# WHAT TO WORK ON:
Gather every line in the rows below that contains the word "which".

# EXERCISE MATERIAL:
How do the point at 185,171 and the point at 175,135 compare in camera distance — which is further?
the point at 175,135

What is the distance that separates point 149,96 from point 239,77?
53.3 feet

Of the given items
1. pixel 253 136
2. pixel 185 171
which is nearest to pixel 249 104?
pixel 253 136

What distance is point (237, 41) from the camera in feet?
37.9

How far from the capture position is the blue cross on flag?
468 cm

...

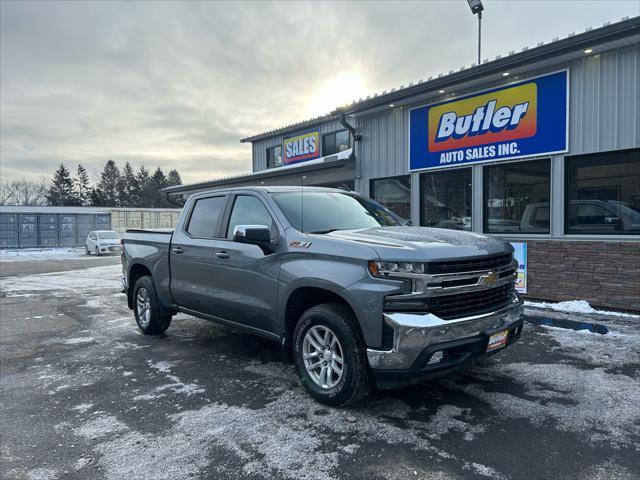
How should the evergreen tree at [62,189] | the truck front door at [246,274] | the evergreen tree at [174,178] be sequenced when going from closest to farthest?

# RESULT OF THE TASK:
How do the point at 185,171 and the point at 175,135 compare in camera distance — which is further?
which is nearest to pixel 249 104?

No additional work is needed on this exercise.